Text for analysis below:

I think these six reasons are strong reasons for us in this House to take this problem very seriously. We should then ask ourselves from what sources can these savings come? The only source from which they can come is British industry and the British people. How are they to be deployed? What instrument should be used for directing into the under-developed countries? The first and most obvious is the World Bank. That is the second object of today's Bill. The second instrument is Government to Government loans, credits and the like. The third in relation to our own responsibilities in this country consists of the twin sisters, the Colonial Development Corporation and the Commonwealth Development and Finance Corporation.

If ever we have time I should like there to be a technical discussion on those two bodies because there are a number of us who feel that the boundaries between them are not drawn correctly. I think there might be a case for amalgamation of the two. The distinction in title between Commonwealth and Colonial reflects a political distinction, but the economic problems of a territory like Ghana, which has already got independence, a territory like Nigeria, which is about to get it, a territory like Sierra Leone, which will not get independence for many years, are very much the same. The experience and expertise which can be applied to one can be applied to another. We have to think of these two bodies much more in terms of the job they are asked to fulfil than of this political division which has led to the existence of two separate bodies.

The fourth source is private enterprise. If private enterprise is to provide capital, either through loans, through a direct participation in equity or by British companies going out to these territories and establishing branches and subsidiaries, there has to be reasonable treatment of capital. We all know that in some under-developed countries there is a political antagonism against private capital. That antagonism is stupid because there is so little capital to go around that those countries which treat foreign capital unreasonably will not get any more. My advice to them is not to kill the goose that lays the golden egg because there are not very many such geese about. They should make it as attractive as possible for those geese to go to their countries.

End of Text for analysis.

▶ Apply what you read:
1 – In the speech on funding for under-developed countries, what instrument does the speaker call the first and most obvious?
2 – Write a continuation of the speech on funding for under-developed countries, starting after its final sentence.

Given information below:

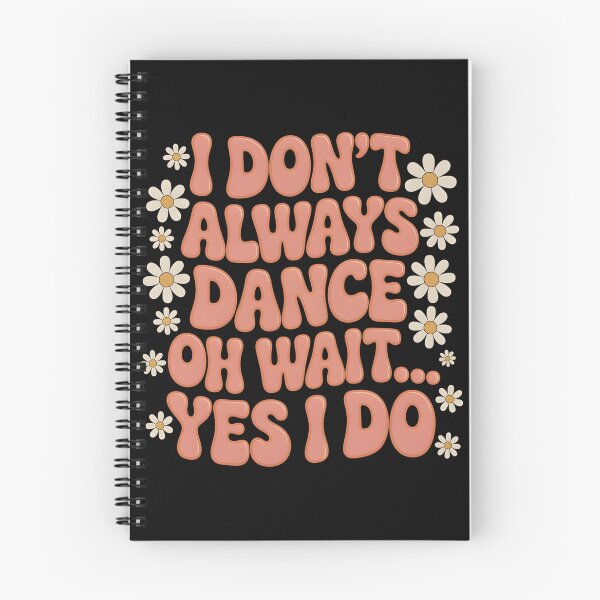 Item preview, I Don’t Always Dance T-Shirt – Funny Quote with Daisy Flowers designed and sold by SoftyDesigns.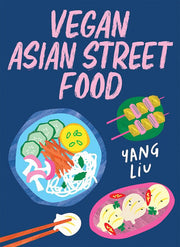 Vegan Asian Street Food Over 80 Plant-Based Recipes for Every Occasion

End of Given information.

▶ Expected responses:
1 – The World Bank.

2 –
It is for that reason that a number of us, of all parties, are at this moment considering whether the world would benefit by the establishment of an international code or convention for the fair treatment of foreign capital. I know that some of the Germans at the San Francisco convention a year ago, run by the Time-Life organisation, put up proposals which stand in the name of Dr. Hermann Abs for a world code of the fair treatment of foreign capital. Those proposals struck many of us as being too extreme. They seemed almost to infringe on the sovereignty of the recipient country and clearly would be unacceptable. But there would be benefit to both sides of the partnership—because it is a partnership—by a reasonable code of fair treatment, with some recourse in time of dispute to international arbitration.

At the moment, we suffer from the fact that international law is only the law between sovereign nations. They are the only bodies that have juridical personality. If there is a dispute between private companies, even one as big as Shell, and a foreign Government it is doubtful, unless they have been operating in that country in consequence of treaty rights between the British Government and that country, whether they can appear at the International Court at The Hague.

I am no lawyer, but I have a great respect for the rule of law. It seems to be the only intelligent method so far devised by the human race of enabling people to solve their disputes peacefully and without wrecking their neighbour's peace, livelihood and lives. As the House knows, I have spoken on this matter before in the context of disarmament. I am anxious to see an extension of the rule of law in every field. We should consider whether it is not possible to give private organisations juridical status so that in disputes, either between themselves or between themselves and Governments, they can have those disputes settled by a new commercial division of the International Court at The Hague.

Obviously, if companies were to get juridical status they would have to pay a price for it, in exactly the same way as a company which wishes to enjoy the benefit of joint stock companies' status has to fulfil certain requirements which Parliament thinks right to demand of such an association if it is to get the benefits of limited liability and the protection which we give it by law. I cannot help feeling that something on those lines would be a useful addition to the rule of law and would enable companies to go more willingly into areas which have a great need for capital and foreign industry but where the political future is, to say the least, doubtful. I admit that I have gone a little wide of the Bill in throwing out those ideas to the House.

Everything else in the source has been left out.